Early stage funding is required before a start-up can get off the ground. This is the very first investment that must be made before anything else can begin.

Several sorts of persons are engaged at this stage of the investment process. These are the folks that offer the first capital that new businesses need to get off the ground.
Angel investors (or groups of angel investors), venture capitalists, and high-net-worth individuals are examples of these people. Early-stage funding might also include bank loans and money from friends and family. Typically, these investors will invest between $25,000 and $500,000 in the company, but they may contribute more.

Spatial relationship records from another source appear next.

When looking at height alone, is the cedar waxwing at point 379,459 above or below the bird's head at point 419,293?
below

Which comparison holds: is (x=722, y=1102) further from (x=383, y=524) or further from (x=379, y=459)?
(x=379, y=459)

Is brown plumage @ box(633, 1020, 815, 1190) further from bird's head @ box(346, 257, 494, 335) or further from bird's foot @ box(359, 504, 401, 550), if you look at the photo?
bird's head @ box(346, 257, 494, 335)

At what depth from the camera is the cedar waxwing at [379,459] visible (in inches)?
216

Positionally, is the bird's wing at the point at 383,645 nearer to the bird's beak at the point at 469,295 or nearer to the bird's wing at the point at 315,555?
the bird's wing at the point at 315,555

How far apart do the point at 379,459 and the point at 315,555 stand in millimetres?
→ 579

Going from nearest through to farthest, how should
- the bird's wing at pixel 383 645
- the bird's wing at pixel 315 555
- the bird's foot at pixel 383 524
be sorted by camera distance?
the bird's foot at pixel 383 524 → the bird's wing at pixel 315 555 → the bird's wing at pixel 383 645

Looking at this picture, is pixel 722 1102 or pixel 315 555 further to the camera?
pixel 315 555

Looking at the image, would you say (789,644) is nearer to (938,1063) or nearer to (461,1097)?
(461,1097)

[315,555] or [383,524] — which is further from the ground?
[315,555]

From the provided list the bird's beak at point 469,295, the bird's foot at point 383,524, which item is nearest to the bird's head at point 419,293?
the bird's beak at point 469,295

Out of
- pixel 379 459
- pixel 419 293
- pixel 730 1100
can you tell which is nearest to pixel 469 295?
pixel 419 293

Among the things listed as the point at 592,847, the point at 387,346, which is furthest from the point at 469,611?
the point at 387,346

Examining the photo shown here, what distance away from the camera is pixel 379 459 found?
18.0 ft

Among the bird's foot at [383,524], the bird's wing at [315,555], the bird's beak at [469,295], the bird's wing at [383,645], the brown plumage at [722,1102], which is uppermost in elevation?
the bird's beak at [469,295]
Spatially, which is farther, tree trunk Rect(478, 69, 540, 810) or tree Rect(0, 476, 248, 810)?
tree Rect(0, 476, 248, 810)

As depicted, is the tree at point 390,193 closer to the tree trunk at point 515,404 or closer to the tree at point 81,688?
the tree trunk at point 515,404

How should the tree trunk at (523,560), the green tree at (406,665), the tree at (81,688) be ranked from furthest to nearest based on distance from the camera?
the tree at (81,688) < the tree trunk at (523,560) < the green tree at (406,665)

It's not just about the money when it comes to early-stage investing. These investors often have particular industry expertise, experience, and relationships that the start-up might benefit from. Furthermore, many of these investors may take seats in the start-up or serve on the board of directors, offering advice.
Speculators make up the majority of these early investors. They are essentially gambling and investing in the hopes that the firm will be sustainable and successful. New start-ups often take a long time to get off the ground, and investors may have to wait years to see a return on their investment. The majority of start-ups fail, implying that these investors are taking a significant risk.
This is why having a solid business strategy is essential for attracting early-stage funding. In order to acquire appropriate money from early-stage investors, you must have a solid blueprint that defines your company strategy.
The first three phases of a company's development are funded through early-stage funding. There are three different sources of funding:
• Seed investment (seed capital) is money given to an entrepreneur to help them launch a firm.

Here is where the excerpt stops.